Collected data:
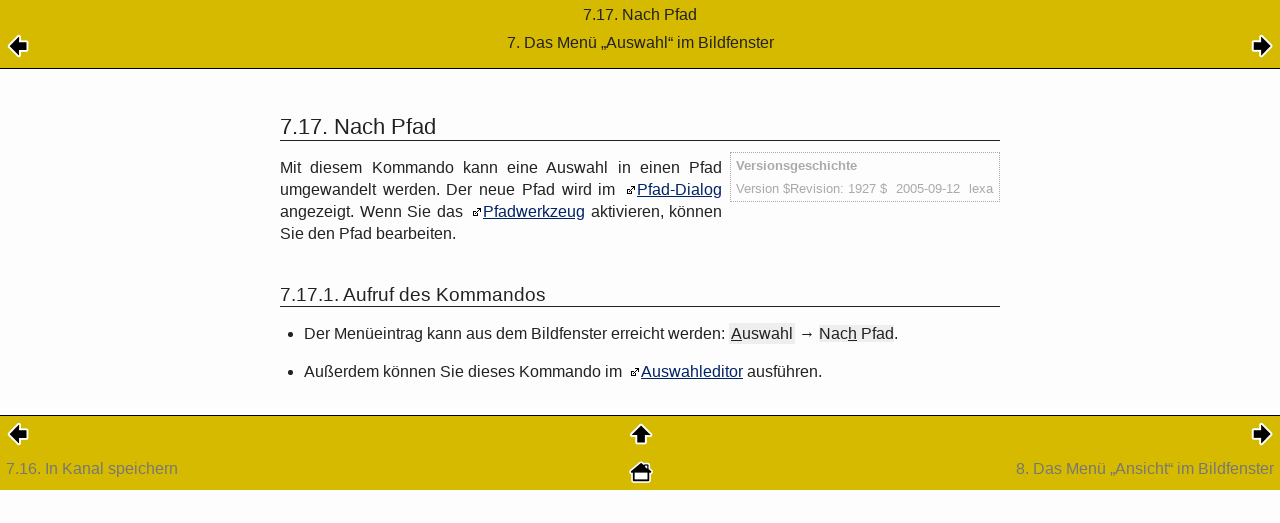

--- FILE ---
content_type: text/html; charset=UTF-8
request_url: https://testing.docs.gimp.org/2.2/de/selection-to-path.html
body_size: 5553
content:
<?xml version="1.0" encoding="UTF-8" standalone="no"?>
<!DOCTYPE html PUBLIC "-//W3C//DTD XHTML 1.0 Transitional//EN" "http://www.w3.org/TR/xhtml1/DTD/xhtml1-transitional.dtd">
<html xmlns="http://www.w3.org/1999/xhtml">
  <head>
    <meta http-equiv="Content-Type" content="text/html; charset=UTF-8" />
    <title>7.17. Nach Pfad</title>
    <link rel="stylesheet" href="gimp-help-plain.css" type="text/css" />
    <link rel="stylesheet" href="gimp-help-screen.css" type="text/css" />
    <link rel="stylesheet" href="gimp-help-custom.css" type="text/css" />
    <meta name="generator" content="DocBook XSL Stylesheets V1.71.0" />
    <link rel="start" href="index.html" title="GNU Image Manipulation Program" />
    <link rel="up" href="gimp-imagewindow-menus-select.html" title="7. Das Menü „Auswahl“ im Bildfenster" />
    <link rel="prev" href="gimp-selection-to-channel.html" title="7.16. In Kanal speichern" />
    <link rel="next" href="gimp-imagewindow-menus-view.html" title="8. Das Menü „Ansicht“ im Bildfenster" />
  </head>
  <body>
    <div class="navheader">
      <table width="100%" summary="Navigation header">
        <tr>
          <th colspan="3" align="center">7.17. 
    <span lang="de" xml:lang="de">Nach Pfad</span>
  </th>
        </tr>
        <tr>
          <td width="20%" align="left"><a accesskey="p" href="gimp-selection-to-channel.html"><img src="../images/prev.png" alt="Zurück" /></a> </td>
          <th width="60%" align="center">7. 
    <span lang="de" xml:lang="de">Das Menü „<span class="quote">Auswahl</span>“ im Bildfenster</span>
  </th>
          <td width="20%" align="right"> <a accesskey="n" href="gimp-imagewindow-menus-view.html"><img src="../images/next.png" alt="Weiter" /></a></td>
        </tr>
      </table>
      <hr />
    </div>
    <div class="sect2" lang="de" xml:lang="de">
      <div class="titlepage">
        <div>
          <div>
            <h3 class="title"><a id="selection-to-path"></a>7.17. 
    <span lang="de" xml:lang="de">Nach Pfad</span>
  </h3>
          </div>
          <div>
            <div class="revhistory">
              <table border="1" width="100%" summary="Revision history">
                <tr>
                  <th align="left" valign="top" colspan="3">
                    <b>Versionsgeschichte</b>
                  </th>
                </tr>
                <tr>
                  <td align="left">Version $Revision: 1927 $</td>
                  <td align="left">2005-09-12</td>
                  <td align="left">lexa</td>
                </tr>
              </table>
            </div>
          </div>
        </div>
      </div>
      <a id="id2660913" class="indexterm"></a>
      <p>
    Mit diesem Kommando kann eine Auswahl in einen Pfad umgewandelt werden.
    Der neue Pfad wird im <a href="gimp-path-dialog.html" title="2.3. Der Dialog „Pfade“">Pfad-Dialog</a>
    angezeigt. Wenn Sie das <a href="gimp-tools-other.html#gimp-tool-path" title="6.1. Pfade">Pfadwerkzeug</a> aktivieren, können Sie den
    Pfad bearbeiten.
  </p>
      <div class="sect3" lang="de" xml:lang="de">
        <div class="titlepage">
          <div>
            <div>
              <h4 class="title"><a id="id2660951"></a>7.17.1. 
      <span lang="de" xml:lang="de">Aufruf des Kommandos</span>
    </h4>
            </div>
          </div>
        </div>
        <div class="itemizedlist">
          <ul type="disc">
            <li>
              <p>
          Der Menüeintrag kann aus dem Bildfenster
          erreicht werden:
          <span class="guimenu"><span class="accel">A</span>uswahl</span> → <span class="guimenuitem">Nac<span class="accel">h</span> Pfad</span>.
        </p>
            </li>
            <li>
              <p>
          Außerdem können Sie dieses Kommando im
          <a href="gimp-selection-dialog.html" title="7.8. Auswahleditor">Auswahleditor</a>
          ausführen.
        </p>
            </li>
          </ul>
        </div>
      </div>
    </div>
    <div xmlns="" class="navfooter">
      <hr />
      <table width="100%" summary="Navigation footer">
        <tr>
          <td width="40%" align="left"><a accesskey="p" href="gimp-selection-to-channel.html"><img xmlns="http://www.w3.org/1999/xhtml" src="../images/prev.png" alt="Zurück" /></a> </td>
          <td width="20%" align="center">
            <a accesskey="u" href="gimp-imagewindow-menus-select.html">
              <img xmlns="http://www.w3.org/1999/xhtml" src="../images/up.png" alt="Nach oben" />
            </a>
          </td>
          <td width="40%" align="right"> <a accesskey="n" href="gimp-imagewindow-menus-view.html"><img xmlns="http://www.w3.org/1999/xhtml" src="../images/next.png" alt="Weiter" /></a></td>
        </tr>
        <tr>
          <td width="40%" align="left" valign="top"><a accesskey="p" href="gimp-selection-to-channel.html">7.16. 
    <span xmlns="http://www.w3.org/1999/xhtml" lang="de" xml:lang="de">In Kanal speichern</span>
  </a> </td>
          <td width="20%" align="center">
            <a accesskey="h" href="index.html">
              <img xmlns="http://www.w3.org/1999/xhtml" src="../images/home.png" alt="Zum Anfang" />
            </a>
          </td>
          <td width="40%" align="right" valign="top"> <a accesskey="n" href="gimp-imagewindow-menus-view.html">8. 
    <span xmlns="http://www.w3.org/1999/xhtml" lang="de" xml:lang="de">Das Menü „<span class="quote">Ansicht</span>“ im Bildfenster</span>
  </a></td>
        </tr>
      </table>
    </div>
  </body>
</html>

Work to be completed:
All lines of the records above that contain the word "images" are to be copied out.

Response below:
          <td width="20%" align="left"><a accesskey="p" href="gimp-selection-to-channel.html"><img src="../images/prev.png" alt="Zurück" /></a> </td>
          <td width="20%" align="right"> <a accesskey="n" href="gimp-imagewindow-menus-view.html"><img src="../images/next.png" alt="Weiter" /></a></td>
          <td width="40%" align="left"><a accesskey="p" href="gimp-selection-to-channel.html"><img xmlns="http://www.w3.org/1999/xhtml" src="../images/prev.png" alt="Zurück" /></a> </td>
              <img xmlns="http://www.w3.org/1999/xhtml" src="../images/up.png" alt="Nach oben" />
          <td width="40%" align="right"> <a accesskey="n" href="gimp-imagewindow-menus-view.html"><img xmlns="http://www.w3.org/1999/xhtml" src="../images/next.png" alt="Weiter" /></a></td>
              <img xmlns="http://www.w3.org/1999/xhtml" src="../images/home.png" alt="Zum Anfang" />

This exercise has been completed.